**TEXT**
↓
Seasons
- ← 19992001 →

= 2000 Australian Individual Speedway Championship =

Australian motorcycle speedway championship

The 2000 Australian Individual Speedway Championship was held at the Gosford Speedway in Gosford, New South Wales on 5 February.

After missing the 1999 championship at his home track, Leigh Adams was back to win his fifth Australian Championship taking him to outright second on the list of Australian Championship winners, just one behind the record held by the late Billy Sanders. Making it an all Victorian podium, Mark Lemon and Jason Lyons finished in second and third places after Lemon defeated Lyons in a runoff. Local rider and defending national champion Todd Wiltshire defeated Craig Watson to claim the final qualifying spot in the Overseas final.
↑
**GOALS**
[1] According to the speedway championship text, on what date was the 2000 championship held?
[2] Write out the stretch of the speedway championship text from "Australian motorcycle speedway" through "the Overseas final." again, switching "runoff" to "tiebreaker".
The items play no role in any of this.

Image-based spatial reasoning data
↓
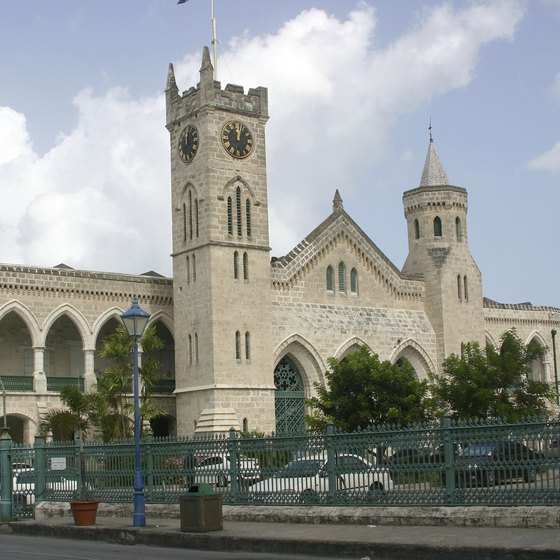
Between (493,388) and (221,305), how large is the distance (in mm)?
10853

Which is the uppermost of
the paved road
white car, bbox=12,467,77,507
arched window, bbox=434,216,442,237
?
arched window, bbox=434,216,442,237

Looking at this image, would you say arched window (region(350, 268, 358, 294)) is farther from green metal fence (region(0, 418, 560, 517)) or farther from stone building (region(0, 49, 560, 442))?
green metal fence (region(0, 418, 560, 517))

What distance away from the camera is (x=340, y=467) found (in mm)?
18344

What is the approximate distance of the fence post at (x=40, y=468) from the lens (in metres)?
23.1

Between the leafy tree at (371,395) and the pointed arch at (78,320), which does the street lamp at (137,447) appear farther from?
the pointed arch at (78,320)

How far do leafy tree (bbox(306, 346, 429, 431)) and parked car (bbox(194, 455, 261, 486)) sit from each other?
17.1 metres

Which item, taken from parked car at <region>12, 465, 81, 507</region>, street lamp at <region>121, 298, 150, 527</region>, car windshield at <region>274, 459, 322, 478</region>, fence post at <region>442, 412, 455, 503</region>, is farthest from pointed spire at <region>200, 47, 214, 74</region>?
fence post at <region>442, 412, 455, 503</region>

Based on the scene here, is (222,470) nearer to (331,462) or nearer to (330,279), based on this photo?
(331,462)

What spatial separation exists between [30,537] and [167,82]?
28.4m

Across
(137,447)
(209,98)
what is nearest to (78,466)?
(137,447)

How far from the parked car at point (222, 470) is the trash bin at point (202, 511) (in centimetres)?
139

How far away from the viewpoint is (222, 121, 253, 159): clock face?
43781mm

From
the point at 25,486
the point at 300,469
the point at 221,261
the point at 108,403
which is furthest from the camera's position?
the point at 221,261

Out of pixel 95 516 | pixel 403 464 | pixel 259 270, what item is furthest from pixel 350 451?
pixel 259 270
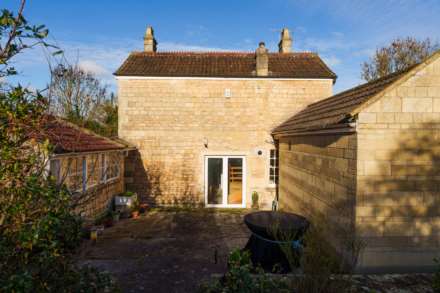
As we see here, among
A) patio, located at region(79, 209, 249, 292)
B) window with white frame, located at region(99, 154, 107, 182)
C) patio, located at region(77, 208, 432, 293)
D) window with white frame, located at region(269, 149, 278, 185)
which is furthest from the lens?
window with white frame, located at region(269, 149, 278, 185)

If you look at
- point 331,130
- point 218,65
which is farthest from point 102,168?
→ point 331,130

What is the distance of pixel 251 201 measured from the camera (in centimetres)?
1159

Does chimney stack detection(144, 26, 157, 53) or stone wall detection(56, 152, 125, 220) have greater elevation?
chimney stack detection(144, 26, 157, 53)

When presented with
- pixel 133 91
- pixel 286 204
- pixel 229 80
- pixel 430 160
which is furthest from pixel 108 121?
pixel 430 160

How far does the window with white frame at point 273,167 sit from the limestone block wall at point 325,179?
7.15 feet

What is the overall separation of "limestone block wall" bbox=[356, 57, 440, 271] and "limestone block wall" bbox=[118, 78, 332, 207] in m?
6.63

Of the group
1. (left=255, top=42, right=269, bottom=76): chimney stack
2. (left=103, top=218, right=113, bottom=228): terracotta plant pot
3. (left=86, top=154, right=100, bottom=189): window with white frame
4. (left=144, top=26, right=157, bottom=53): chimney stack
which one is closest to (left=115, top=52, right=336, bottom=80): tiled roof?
(left=255, top=42, right=269, bottom=76): chimney stack

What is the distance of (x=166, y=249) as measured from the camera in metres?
6.79

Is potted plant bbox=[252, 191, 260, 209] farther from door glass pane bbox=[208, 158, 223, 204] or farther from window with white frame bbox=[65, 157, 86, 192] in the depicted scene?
window with white frame bbox=[65, 157, 86, 192]

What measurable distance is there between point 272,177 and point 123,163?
7.23 meters

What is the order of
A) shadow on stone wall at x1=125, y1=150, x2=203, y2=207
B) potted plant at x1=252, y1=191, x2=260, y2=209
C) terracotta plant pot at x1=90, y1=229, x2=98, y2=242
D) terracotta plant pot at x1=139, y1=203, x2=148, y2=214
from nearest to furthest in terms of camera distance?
terracotta plant pot at x1=90, y1=229, x2=98, y2=242
terracotta plant pot at x1=139, y1=203, x2=148, y2=214
potted plant at x1=252, y1=191, x2=260, y2=209
shadow on stone wall at x1=125, y1=150, x2=203, y2=207

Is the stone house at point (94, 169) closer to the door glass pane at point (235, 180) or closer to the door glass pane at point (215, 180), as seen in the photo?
the door glass pane at point (215, 180)

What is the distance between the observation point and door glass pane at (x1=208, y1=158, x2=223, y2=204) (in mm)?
11703

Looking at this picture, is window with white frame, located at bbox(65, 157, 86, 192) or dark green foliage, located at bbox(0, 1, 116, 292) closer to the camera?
dark green foliage, located at bbox(0, 1, 116, 292)
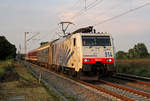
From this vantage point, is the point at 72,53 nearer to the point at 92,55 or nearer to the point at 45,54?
the point at 92,55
↑
**THE REPLIES**
[1] 5 February

[2]
Australian motorcycle speedway championship

The 2000 Australian Individual Speedway Championship was held at the Gosford Speedway in Gosford, New South Wales on 5 February.

After missing the 1999 championship at his home track, Leigh Adams was back to win his fifth Australian Championship taking him to outright second on the list of Australian Championship winners, just one behind the record held by the late Billy Sanders. Making it an all Victorian podium, Mark Lemon and Jason Lyons finished in second and third places after Lemon defeated Lyons in a tiebreaker. Local rider and defending national champion Todd Wiltshire defeated Craig Watson to claim the final qualifying spot in the Overseas final.